Render the lines of the first block of records as a numbered list, from the line with "Carefully look at" up to and including the line with "as your options, which", skipping blank lines. Leave the picture out of the list.

■ Material shown:
• • • • •

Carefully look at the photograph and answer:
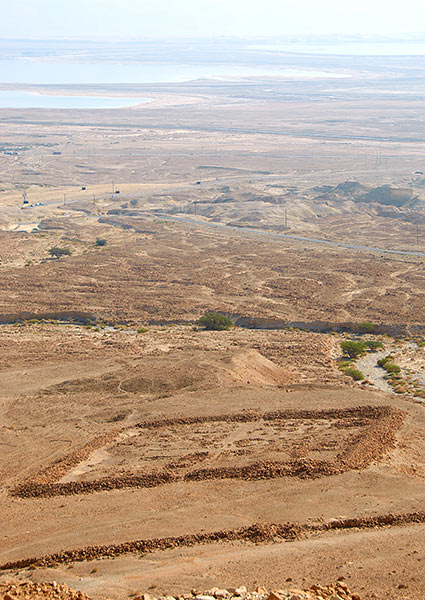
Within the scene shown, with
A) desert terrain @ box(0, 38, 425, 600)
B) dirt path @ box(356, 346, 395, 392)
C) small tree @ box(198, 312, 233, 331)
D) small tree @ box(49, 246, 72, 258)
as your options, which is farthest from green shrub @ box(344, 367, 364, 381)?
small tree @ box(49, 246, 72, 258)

• • • • •

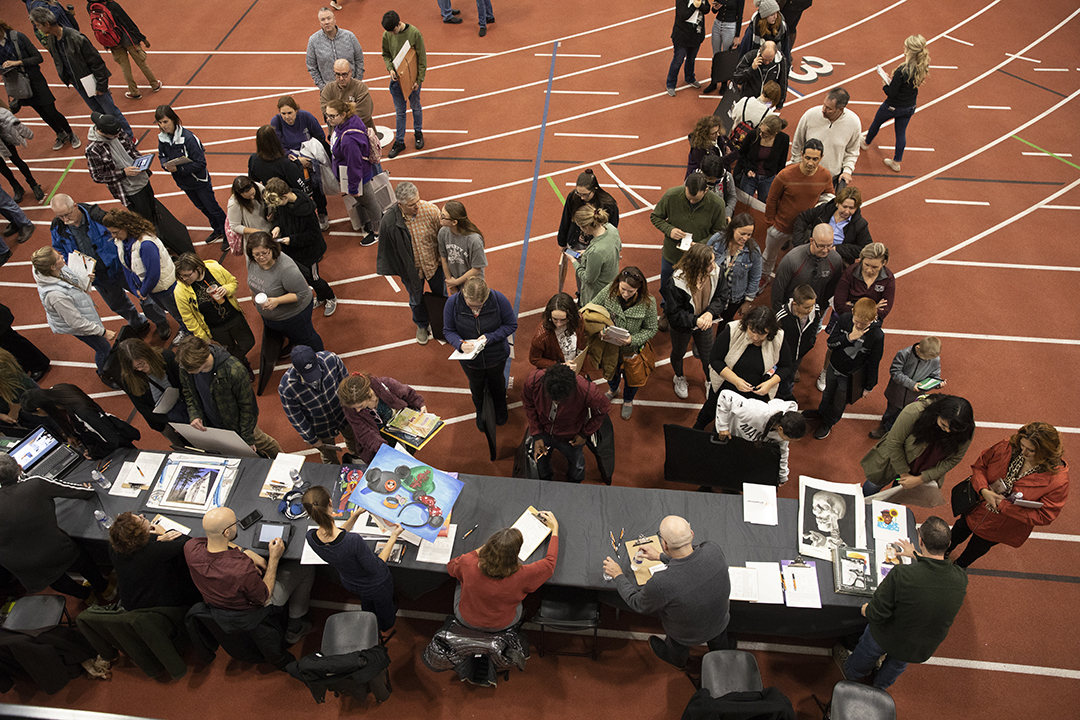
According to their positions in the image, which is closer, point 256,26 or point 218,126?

• • • • •

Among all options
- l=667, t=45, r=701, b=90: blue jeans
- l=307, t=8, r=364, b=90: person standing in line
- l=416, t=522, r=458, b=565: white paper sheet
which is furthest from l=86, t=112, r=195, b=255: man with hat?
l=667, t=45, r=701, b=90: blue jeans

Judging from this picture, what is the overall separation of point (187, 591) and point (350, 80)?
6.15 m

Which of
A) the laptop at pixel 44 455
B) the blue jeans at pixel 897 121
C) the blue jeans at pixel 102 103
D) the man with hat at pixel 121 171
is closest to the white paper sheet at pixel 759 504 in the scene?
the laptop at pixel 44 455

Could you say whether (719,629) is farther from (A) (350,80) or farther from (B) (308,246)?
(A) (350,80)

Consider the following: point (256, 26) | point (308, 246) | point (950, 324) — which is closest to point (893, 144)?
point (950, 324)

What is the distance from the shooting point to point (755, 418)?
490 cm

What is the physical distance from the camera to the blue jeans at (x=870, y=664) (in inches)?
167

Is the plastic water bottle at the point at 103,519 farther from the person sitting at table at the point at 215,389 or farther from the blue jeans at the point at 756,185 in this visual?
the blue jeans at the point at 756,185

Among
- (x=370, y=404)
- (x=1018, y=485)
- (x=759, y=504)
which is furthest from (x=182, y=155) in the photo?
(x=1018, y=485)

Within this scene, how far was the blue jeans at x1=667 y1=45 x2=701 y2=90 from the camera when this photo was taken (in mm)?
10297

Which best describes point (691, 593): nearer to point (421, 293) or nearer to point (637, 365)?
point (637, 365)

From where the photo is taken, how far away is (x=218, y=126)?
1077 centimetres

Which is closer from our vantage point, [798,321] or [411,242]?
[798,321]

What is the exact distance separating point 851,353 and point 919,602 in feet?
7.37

• • • • •

■ Final answer:
1. Carefully look at the photograph and answer:
2. Within the scene shown, with
3. A) desert terrain @ box(0, 38, 425, 600)
4. B) dirt path @ box(356, 346, 395, 392)
5. C) small tree @ box(198, 312, 233, 331)
6. D) small tree @ box(49, 246, 72, 258)
7. as your options, which is farthest from green shrub @ box(344, 367, 364, 381)?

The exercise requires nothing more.